EXPLAIN and PROFILE are essential tools for understanding and optimizing query performance in Geode. They provide visibility into how the query planner executes your GQL queries, helping you identify bottlenecks and optimize performance.

What is EXPLAIN?

EXPLAIN shows the query execution plan without actually running the query. It reveals:

  • Execution Steps: What operations will be performed
  • Order of Operations: The sequence of execution
  • Index Usage: Which indexes will be used
  • Estimated Costs: Relative cost estimates for each operation
  • Optimization Decisions: How the query planner optimized your query

PROFILE goes further by executing the query and providing actual runtime statistics including row counts, execution times, and memory usage.

Basic Usage

EXPLAIN Syntax

// Show execution plan without running query
EXPLAIN
MATCH (u:User)-[:FOLLOWS]->(f:User)

--*--

● **Exercise goal**
Continue the Geode EXPLAIN and PROFILE guide from the point where it stops. The data that follows comes from a separate source.

● **Material**
--*--

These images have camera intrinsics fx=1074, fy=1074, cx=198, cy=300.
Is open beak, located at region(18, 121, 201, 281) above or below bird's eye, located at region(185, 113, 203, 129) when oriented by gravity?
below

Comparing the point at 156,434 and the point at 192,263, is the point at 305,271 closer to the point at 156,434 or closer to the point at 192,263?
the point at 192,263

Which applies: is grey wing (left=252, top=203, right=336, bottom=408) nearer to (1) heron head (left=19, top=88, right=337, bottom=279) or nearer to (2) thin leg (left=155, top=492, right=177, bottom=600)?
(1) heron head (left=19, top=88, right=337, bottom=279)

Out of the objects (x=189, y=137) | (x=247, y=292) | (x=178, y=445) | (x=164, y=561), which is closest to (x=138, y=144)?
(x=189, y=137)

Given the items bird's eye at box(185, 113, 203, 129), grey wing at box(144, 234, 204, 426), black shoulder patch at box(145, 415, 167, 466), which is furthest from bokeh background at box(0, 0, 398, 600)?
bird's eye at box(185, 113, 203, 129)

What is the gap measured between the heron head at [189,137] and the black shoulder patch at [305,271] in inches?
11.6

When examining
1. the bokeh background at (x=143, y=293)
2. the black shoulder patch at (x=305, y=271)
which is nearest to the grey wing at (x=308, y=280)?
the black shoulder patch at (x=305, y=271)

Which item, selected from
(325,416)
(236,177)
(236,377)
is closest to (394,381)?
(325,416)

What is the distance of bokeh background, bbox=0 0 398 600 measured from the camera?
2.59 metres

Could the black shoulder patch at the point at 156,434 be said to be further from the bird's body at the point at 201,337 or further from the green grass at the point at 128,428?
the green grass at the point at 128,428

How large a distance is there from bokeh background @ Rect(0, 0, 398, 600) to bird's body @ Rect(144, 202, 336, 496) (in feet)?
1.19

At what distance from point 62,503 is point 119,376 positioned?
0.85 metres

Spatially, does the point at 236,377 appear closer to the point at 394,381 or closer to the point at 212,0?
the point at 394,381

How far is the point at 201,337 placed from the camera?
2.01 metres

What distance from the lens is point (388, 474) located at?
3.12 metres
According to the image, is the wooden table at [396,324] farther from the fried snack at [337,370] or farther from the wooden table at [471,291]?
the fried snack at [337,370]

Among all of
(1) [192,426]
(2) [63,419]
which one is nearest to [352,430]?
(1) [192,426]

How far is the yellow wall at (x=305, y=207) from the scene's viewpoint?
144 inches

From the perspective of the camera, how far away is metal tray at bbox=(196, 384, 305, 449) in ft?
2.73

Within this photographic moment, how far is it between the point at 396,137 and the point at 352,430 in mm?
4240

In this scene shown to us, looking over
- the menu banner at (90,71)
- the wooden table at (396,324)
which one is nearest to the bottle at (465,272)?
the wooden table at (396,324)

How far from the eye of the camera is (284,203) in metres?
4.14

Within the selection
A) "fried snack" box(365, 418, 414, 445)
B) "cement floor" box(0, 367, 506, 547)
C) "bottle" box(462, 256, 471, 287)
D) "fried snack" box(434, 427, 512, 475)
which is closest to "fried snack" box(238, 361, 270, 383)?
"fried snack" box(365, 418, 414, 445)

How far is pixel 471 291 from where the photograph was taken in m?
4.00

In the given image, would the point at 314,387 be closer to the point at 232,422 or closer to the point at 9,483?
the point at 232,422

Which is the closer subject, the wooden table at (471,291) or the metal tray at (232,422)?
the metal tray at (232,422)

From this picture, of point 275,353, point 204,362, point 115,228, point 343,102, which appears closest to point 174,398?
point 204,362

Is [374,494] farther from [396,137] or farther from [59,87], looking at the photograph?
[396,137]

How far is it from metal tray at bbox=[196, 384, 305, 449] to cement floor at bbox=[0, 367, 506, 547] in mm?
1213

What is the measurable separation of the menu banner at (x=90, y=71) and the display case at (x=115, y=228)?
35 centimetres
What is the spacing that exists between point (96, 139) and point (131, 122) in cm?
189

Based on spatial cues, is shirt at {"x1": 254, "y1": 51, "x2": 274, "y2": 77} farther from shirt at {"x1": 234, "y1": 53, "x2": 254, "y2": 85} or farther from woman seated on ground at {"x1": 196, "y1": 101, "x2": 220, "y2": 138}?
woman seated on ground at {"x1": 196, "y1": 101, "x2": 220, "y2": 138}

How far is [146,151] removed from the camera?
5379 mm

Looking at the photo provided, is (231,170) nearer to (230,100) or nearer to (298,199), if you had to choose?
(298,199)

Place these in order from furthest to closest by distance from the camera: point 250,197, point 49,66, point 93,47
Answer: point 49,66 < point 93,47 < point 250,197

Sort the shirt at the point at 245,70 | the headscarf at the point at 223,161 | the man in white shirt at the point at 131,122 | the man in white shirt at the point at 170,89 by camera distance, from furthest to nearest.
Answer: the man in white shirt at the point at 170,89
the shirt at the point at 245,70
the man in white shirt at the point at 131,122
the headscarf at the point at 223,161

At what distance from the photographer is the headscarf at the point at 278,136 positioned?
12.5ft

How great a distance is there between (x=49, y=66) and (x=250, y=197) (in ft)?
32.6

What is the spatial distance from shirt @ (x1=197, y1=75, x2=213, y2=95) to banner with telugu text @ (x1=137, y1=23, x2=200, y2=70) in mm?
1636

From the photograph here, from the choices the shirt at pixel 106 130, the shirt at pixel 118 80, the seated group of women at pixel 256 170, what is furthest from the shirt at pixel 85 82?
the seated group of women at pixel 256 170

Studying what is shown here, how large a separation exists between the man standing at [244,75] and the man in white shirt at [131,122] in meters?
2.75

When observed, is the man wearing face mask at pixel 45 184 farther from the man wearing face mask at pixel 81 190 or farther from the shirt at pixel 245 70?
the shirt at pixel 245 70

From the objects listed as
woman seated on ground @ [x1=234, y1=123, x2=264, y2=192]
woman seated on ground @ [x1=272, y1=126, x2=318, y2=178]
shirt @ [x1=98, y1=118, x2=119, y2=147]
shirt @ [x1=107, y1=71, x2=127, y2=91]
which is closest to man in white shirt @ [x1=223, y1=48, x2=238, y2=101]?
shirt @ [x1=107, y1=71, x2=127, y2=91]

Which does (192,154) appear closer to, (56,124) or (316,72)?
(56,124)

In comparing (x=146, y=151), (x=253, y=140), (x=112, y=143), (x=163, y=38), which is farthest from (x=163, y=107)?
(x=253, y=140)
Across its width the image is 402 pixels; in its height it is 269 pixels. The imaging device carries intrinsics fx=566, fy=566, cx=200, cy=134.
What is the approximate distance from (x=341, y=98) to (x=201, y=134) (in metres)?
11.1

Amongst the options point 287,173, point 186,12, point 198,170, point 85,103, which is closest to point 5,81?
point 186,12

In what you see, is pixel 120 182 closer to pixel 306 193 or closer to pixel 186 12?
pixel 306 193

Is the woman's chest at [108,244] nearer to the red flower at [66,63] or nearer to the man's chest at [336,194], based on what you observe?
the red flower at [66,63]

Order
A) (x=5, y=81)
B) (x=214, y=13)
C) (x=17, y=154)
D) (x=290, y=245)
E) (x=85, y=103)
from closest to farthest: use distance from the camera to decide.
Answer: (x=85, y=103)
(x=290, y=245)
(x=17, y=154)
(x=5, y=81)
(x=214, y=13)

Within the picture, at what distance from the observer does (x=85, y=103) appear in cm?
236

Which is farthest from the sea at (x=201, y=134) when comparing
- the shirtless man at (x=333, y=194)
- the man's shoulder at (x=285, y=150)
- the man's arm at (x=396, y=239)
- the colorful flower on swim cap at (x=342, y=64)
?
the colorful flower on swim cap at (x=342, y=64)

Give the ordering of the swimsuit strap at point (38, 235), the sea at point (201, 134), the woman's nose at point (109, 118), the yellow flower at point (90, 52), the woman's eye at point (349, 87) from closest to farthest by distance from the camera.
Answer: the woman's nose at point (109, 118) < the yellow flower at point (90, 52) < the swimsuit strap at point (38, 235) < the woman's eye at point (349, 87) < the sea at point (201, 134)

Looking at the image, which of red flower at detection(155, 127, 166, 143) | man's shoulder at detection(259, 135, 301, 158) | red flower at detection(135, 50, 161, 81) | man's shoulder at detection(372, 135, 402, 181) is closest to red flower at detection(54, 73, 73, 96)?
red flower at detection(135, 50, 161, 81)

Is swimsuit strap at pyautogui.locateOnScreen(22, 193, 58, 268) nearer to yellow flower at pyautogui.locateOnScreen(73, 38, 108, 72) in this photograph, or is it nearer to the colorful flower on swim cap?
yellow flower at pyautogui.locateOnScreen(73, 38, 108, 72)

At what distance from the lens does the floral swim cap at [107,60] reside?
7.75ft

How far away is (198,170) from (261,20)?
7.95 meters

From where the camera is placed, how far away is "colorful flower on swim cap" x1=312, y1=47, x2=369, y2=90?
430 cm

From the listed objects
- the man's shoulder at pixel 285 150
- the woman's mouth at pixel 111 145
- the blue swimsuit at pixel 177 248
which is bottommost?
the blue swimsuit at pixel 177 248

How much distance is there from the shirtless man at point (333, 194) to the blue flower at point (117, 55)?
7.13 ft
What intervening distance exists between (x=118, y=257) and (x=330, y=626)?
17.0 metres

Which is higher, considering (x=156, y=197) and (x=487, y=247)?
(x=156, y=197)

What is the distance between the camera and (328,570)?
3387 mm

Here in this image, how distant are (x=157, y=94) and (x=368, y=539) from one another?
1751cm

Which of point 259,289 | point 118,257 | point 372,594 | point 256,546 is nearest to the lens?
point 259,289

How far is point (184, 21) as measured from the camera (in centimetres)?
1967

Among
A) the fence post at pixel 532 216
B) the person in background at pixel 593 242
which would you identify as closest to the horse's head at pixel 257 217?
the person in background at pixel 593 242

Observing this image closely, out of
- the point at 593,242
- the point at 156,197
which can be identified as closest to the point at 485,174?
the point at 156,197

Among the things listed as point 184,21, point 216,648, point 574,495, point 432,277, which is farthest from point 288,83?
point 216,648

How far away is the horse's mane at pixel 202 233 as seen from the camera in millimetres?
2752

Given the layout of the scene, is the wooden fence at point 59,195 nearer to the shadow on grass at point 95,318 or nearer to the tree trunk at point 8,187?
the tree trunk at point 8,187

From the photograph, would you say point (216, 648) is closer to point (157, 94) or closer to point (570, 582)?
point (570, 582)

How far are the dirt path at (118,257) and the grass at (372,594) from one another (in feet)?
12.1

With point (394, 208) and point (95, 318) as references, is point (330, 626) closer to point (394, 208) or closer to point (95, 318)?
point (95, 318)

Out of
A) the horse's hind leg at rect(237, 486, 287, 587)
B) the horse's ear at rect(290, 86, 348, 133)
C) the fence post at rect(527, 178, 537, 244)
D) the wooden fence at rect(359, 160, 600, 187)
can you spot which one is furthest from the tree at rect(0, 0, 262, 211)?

--*--

● **The output**
WHERE u.id = 123
RETURN f.name, f.email

// Output shows plan but doesn't execute query

PROFILE Syntax

// Show execution plan AND run query with actual statistics
PROFILE
MATCH (u:User)-[:FOLLOWS]->(f:User)
WHERE u.id = 123
RETURN f.name, f.email

// Output includes actual row counts, timing, and memory usage

Understanding Execution Plans

Plan Structure

EXPLAIN
MATCH (u:User {email: 'alice@example.com'})-[:POSTED]->(p:Post)
WHERE p.published = true
RETURN p.title, p.created_at
ORDER BY p.created_at DESC
LIMIT 10

Example Output:

Limit (rows=10)
  Sort (key=p.created_at DESC)
    Filter (p.published = true)
      Expand (u)-[:POSTED]->(p:Post)
        NodeIndexSeek (u:User, email='[email protected]')
          [Index: User.email]

Reading the Plan (bottom to top):

  1. NodeIndexSeek: Use index on User.email to find user
  2. Expand: Traverse POSTED relationships to find posts
  3. Filter: Keep only published posts
  4. Sort: Order results by created_at descending
  5. Limit: Take only first 10 results

Common Plan Operators

Index Operations
// NodeIndexSeek - Fast index lookup
EXPLAIN
MATCH (u:User {email: 'alice@example.com'})
RETURN u
// Plan: NodeIndexSeek (u:User, email='alice@example.com')

// NodeIndexScan - Scan entire index
EXPLAIN
MATCH (u:User)
WHERE u.verified = true
RETURN u
// Plan: NodeIndexScan (u:User, verified=true)

// NodeLabelScan - Scan all nodes with label
EXPLAIN
MATCH (u:User)
RETURN u
// Plan: NodeLabelScan (u:User)

// AllNodesScan - Scan all nodes (slowest)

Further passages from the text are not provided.